Natural Growth Codes: Partial Recovery under Random Network Coding
Shirish Karande, Kiran Misra, Hayder Radha Michigan State University, East Lansing, MI-48824, USA
Email: {karandes, misrakir, radha}@egr.msu.edu
Abstract- Growth Codes (GC) improve the disruption tolerance of zero-configuration sensor networks by providing graceful data recovery. Here, we highlight the existence of periphery monitoring topologies which are conducive for graceful recovery. In such networks, the performance of Random Network Coding (RNC) is observed to be superior to that of GCs. RNC increasesthe data persistence, while maintaining a lower delay.
Index Terms: Network Coding, Sensor Networks
I. INTRODUCTION
Sensor networks are expected to play an important role in assisting disaster relief. These networks, when deployed in response to emergency situations, will often be forced to operate in a zero-configuration mode [1]. In such a mode the nodes are required to collect and transmit data without detailed topological information. In such a scenario, some variant of epidemic or randomized routing has to be employed for data gathering. Random linear network coding (RLNC)([2], [4]) can be efficiently combined with epidemic routing to realize throughput gains. However, under a completely randomized setting, random linear coding (RLC) can create substantial interdependencies in the data. In principle, such interdependencies could lead to a “cliff effect” i.e. no data can be recovered unless K independent linear combinations are received by the sink; where K is equal to the total number of sensor readings.

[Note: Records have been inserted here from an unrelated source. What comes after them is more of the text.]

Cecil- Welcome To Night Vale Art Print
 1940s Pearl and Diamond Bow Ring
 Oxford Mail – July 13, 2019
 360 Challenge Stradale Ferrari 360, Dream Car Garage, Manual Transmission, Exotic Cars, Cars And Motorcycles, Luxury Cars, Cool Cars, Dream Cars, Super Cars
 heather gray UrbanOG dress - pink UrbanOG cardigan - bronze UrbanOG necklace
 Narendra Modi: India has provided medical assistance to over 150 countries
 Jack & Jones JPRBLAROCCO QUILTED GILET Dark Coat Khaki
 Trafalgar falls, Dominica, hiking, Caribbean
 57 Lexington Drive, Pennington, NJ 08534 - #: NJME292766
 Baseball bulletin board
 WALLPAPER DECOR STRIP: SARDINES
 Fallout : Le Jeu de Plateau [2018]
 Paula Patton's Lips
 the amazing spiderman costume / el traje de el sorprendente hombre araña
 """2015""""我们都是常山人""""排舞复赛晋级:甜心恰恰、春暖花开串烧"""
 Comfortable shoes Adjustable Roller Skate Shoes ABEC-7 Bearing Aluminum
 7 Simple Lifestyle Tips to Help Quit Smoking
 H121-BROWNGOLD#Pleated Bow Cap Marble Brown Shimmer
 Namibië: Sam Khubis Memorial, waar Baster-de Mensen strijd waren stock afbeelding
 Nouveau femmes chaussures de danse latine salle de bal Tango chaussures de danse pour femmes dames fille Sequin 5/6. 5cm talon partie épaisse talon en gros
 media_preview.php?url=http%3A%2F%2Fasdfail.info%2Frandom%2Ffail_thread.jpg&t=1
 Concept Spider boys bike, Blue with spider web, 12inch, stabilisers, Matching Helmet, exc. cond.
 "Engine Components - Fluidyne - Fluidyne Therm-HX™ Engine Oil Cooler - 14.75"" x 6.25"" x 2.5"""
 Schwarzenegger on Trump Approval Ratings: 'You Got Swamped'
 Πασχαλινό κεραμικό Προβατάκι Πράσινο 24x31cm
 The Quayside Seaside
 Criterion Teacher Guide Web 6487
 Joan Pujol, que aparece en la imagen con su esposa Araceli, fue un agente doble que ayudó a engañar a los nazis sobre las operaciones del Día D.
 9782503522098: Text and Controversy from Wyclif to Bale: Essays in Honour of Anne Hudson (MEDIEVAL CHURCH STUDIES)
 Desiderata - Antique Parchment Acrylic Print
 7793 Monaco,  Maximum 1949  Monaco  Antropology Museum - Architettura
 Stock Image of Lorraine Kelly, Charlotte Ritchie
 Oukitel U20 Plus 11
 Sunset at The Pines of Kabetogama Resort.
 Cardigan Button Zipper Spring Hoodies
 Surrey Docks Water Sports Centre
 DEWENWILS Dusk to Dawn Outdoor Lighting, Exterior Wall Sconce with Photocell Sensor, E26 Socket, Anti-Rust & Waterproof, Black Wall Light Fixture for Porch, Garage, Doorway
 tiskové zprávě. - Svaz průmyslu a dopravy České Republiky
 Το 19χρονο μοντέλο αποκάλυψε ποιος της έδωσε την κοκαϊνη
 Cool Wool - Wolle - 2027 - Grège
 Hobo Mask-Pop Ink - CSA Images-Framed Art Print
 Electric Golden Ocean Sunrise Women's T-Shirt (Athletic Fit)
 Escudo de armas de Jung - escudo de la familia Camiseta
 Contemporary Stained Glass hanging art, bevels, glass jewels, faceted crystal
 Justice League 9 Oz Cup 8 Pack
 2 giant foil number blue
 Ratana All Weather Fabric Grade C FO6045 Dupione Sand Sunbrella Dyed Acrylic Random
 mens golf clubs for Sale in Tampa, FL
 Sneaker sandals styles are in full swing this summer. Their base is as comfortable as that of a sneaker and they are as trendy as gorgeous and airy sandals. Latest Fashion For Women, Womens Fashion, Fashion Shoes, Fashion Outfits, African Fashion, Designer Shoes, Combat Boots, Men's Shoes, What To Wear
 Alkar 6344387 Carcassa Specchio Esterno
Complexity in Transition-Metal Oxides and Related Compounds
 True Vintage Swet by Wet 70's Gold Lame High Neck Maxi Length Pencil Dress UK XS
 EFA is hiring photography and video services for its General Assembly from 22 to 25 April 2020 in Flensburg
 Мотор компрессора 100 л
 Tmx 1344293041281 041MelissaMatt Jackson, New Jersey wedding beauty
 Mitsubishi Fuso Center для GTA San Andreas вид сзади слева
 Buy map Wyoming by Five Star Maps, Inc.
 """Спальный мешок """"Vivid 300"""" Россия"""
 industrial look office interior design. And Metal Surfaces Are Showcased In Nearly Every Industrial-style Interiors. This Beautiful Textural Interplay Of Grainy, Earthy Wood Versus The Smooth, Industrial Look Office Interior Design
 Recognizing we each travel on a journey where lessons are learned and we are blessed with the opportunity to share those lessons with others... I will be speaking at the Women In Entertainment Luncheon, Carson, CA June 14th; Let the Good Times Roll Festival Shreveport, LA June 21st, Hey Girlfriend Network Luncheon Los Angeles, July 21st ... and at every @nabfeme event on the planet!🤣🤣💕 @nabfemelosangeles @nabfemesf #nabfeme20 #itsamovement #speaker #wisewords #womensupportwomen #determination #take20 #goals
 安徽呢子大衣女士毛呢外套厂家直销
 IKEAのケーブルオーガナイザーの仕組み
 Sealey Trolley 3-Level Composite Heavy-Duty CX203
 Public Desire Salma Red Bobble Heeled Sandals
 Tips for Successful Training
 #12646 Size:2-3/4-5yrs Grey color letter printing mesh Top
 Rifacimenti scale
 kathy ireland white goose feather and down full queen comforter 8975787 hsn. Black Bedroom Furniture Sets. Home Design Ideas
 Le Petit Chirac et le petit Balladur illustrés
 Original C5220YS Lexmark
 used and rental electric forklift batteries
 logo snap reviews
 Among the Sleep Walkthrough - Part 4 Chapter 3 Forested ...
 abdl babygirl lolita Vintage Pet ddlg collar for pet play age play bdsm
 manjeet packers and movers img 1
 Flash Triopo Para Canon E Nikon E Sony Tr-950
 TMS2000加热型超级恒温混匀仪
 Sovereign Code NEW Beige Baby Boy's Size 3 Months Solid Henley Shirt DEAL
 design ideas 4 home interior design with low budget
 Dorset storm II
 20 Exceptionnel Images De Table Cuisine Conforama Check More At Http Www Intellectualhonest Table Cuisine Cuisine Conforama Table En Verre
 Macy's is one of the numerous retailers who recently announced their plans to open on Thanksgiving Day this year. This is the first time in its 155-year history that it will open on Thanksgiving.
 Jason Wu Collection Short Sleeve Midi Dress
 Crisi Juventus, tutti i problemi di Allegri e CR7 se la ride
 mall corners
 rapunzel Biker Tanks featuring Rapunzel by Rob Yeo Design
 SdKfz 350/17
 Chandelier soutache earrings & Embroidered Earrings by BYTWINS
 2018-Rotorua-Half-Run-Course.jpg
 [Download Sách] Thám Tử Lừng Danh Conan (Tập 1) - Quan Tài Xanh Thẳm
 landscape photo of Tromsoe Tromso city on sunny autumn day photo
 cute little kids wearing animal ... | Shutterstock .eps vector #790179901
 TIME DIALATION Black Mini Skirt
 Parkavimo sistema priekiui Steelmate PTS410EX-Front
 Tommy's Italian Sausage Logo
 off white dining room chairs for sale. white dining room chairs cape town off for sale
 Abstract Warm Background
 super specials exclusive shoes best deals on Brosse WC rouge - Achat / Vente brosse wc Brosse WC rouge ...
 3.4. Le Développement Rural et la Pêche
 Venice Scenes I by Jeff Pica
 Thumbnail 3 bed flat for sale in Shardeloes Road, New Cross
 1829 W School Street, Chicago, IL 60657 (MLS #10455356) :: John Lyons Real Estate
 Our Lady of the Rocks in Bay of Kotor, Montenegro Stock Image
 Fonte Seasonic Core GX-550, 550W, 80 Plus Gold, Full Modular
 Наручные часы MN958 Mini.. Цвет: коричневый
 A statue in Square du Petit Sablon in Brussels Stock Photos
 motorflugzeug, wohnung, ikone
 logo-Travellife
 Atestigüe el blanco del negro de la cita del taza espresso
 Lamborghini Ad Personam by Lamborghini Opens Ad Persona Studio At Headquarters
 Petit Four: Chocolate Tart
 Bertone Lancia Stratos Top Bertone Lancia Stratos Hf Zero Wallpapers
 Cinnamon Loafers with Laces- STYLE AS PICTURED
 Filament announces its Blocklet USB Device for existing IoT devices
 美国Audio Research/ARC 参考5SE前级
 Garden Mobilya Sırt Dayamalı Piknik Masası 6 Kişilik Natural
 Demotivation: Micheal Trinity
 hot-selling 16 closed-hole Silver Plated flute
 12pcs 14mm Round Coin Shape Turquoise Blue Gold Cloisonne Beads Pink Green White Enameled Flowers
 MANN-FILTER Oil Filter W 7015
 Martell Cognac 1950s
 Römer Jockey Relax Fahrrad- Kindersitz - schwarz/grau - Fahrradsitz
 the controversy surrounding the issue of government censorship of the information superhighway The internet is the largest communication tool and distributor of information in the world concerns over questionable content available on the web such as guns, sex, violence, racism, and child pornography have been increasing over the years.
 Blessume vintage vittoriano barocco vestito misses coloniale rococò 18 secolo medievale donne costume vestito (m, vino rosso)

Such a recovery behavior is undesirable onaccount of two important reasons:
In a catastrophic scenario a large number of sensors can get destroyed making it impossible for a sink to receive sufficient number of independent combinations.
In sensor networks, complete recovery of all the information is often not essential for inference.
In [1] Kamra et. al. used the above observations to motivate
the design of Growth Codes. Growth codes present a novel way of employing network coding to improve the “persistence” of sensed data. Persistence refers to the proportion of sensed data that is eventually recovered by the sink. The key concept behind growth codes is to gradually increase the interdependency in the data, so that a sink can recover parts of the sensed data even when K independent linear combinations have not been received. In [1] an “open loop” algorithm has been carefully designed to explicitly control the growth of the codes (i.e. the degree of the encoded symbols) so that partial recovery of information can be facilitated. This partial recovery improves the disruption tolerance of the network.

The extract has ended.